Hidup adalah jalinan waktu yang terasa panjang bagi mereka yang mengukurnya dengan pencapaian dan gemerlap dunia. Kita meniti hari demi hari dengan ambisi yang tak pernah surut, mengumpulkan harta, mengukir nama, dan berusaha meninggalkan jejak yang tak terhapus oleh zaman. Waktu menjadi seperti sungai yang deras mengalir, tak henti-hentinya membawa kita pada mimpi dan harapan baru. Tahun demi tahun terasa begitu luas, seakan tak berbatas, karena kita terlalu sibuk mencengkeram dunia dengan genggaman yang erat. Kita percaya bahwa hidup masih panjang, bahwa masih ada banyak kesempatan untuk mengejar segala yang diinginkan.
Namun, hidup juga bisa terasa seperti embun di pagi hari, dingin, segar, tetapi cepat sirna begitu matahari meninggi. Saat kesadaran tentang kematian mengetuk, waktu seolah menyusut, dan segala yang pernah terasa penting mendadak menjadi remeh. Apa arti kemenangan duniawi jika pada akhirnya semua akan terlepas dari genggaman? Apa makna kebanggaan jika pada akhirnya kita hanyalah seonggok jasad yang diam dan tak berdaya? Hidup begitu singkat, karena ujungnya sudah pasti, dan kematian selalu lebih dekat daripada yang kita duga.
Kita sering terjebak dalam ilusi keabadian, seakan hari esok adalah janji yang tak mungkin diingkari. Kita menunda kebaikan, menumpuk ambisi, dan menahan kata-kata maaf yang seharusnya diucapkan hari ini. Tetapi kematian adalah bayang-bayang yang tak mengenal kata “nanti.” Ia datang tanpa mengetuk, tanpa aba-aba, membawa kita dari dunia yang sibuk ini menuju keheningan abadi. Saat itu, yang tersisa bukanlah deretan pencapaian, tetapi amalan yang tertanam di hati dan perbuatan yang menjadi cahaya bagi perjalanan setelah dunia.

▶ **Rincian Latihan**:
Menurut kutipan halaman tentang singkatnya hidup, hidup bisa terasa seperti apa yang cepat sirna begitu matahari meninggi? Catatan di bawah ini adalah bahan yang terpisah dari kutipan halaman.

▶ **Data Tersimpan**:
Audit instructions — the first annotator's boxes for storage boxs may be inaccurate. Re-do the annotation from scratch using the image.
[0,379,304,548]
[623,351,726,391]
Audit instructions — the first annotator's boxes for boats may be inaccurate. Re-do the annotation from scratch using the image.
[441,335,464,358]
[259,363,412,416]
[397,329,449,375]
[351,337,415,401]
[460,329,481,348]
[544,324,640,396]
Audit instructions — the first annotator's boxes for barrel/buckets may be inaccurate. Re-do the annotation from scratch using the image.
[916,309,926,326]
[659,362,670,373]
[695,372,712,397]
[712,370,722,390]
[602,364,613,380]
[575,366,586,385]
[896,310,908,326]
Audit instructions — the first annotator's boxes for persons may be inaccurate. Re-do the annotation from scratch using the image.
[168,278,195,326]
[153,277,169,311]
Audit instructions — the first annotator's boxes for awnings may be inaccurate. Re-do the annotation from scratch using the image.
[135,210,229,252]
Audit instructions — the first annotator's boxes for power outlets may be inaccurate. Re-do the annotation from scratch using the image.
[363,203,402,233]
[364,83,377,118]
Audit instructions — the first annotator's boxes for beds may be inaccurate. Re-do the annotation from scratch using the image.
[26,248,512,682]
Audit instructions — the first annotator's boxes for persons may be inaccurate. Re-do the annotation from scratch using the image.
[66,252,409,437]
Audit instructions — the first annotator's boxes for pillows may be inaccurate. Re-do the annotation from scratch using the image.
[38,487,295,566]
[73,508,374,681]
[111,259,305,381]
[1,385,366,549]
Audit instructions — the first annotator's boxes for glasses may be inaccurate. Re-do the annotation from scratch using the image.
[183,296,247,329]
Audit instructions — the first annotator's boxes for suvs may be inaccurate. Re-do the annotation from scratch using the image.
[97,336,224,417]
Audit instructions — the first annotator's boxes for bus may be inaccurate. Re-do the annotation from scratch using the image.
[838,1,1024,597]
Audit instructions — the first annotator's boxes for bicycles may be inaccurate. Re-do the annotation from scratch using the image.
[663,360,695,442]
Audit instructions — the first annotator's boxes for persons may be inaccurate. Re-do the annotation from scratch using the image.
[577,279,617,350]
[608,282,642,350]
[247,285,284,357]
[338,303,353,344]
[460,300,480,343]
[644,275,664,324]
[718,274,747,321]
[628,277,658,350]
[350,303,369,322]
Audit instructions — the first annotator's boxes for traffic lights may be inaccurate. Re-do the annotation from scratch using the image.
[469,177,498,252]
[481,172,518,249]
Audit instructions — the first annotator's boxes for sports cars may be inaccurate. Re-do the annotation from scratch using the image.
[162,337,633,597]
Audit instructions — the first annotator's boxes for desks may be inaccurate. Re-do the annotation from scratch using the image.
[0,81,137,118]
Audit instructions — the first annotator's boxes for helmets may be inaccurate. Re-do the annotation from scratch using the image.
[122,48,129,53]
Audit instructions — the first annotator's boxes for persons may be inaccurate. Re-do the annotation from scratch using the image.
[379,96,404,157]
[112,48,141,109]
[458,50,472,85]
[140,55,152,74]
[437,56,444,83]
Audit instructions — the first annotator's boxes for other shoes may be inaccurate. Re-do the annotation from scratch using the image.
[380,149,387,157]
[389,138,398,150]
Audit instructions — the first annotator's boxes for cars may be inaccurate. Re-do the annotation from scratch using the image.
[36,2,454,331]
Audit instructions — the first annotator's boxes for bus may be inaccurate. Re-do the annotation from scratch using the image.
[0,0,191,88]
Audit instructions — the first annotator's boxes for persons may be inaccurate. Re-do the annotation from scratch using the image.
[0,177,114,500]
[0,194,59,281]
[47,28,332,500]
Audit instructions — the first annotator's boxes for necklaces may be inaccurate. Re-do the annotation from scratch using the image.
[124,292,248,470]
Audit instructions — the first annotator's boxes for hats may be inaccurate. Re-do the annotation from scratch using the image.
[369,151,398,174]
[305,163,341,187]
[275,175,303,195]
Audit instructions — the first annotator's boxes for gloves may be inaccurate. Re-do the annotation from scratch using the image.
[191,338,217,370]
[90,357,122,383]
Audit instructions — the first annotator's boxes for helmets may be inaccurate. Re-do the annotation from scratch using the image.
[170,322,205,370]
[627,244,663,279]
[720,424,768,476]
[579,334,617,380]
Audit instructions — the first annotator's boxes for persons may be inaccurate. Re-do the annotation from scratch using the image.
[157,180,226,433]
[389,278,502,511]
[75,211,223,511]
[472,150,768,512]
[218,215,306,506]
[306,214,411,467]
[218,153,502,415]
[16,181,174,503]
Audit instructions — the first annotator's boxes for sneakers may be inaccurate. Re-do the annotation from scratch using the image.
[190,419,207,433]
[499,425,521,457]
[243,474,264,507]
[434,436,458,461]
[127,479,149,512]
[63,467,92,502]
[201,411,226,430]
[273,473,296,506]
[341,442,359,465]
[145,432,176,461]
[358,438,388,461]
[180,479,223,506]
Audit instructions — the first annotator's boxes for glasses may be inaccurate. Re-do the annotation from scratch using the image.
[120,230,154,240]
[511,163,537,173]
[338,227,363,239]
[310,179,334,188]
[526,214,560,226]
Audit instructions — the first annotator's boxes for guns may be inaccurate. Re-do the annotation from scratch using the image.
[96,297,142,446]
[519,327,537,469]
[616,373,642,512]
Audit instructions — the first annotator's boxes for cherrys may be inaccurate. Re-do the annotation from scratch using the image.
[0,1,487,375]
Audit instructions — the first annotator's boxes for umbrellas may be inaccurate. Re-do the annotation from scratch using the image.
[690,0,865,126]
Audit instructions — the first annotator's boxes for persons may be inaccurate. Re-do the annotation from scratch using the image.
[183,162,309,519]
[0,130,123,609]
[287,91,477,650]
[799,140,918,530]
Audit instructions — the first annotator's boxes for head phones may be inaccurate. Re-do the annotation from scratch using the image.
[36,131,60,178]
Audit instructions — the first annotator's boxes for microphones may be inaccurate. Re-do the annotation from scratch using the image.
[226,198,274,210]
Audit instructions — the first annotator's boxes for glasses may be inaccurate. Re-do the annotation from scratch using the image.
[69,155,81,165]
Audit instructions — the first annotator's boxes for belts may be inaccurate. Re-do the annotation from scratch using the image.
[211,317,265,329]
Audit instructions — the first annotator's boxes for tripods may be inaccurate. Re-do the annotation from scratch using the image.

▶ **Jawaban Latihan**:
Seperti embun di pagi hari.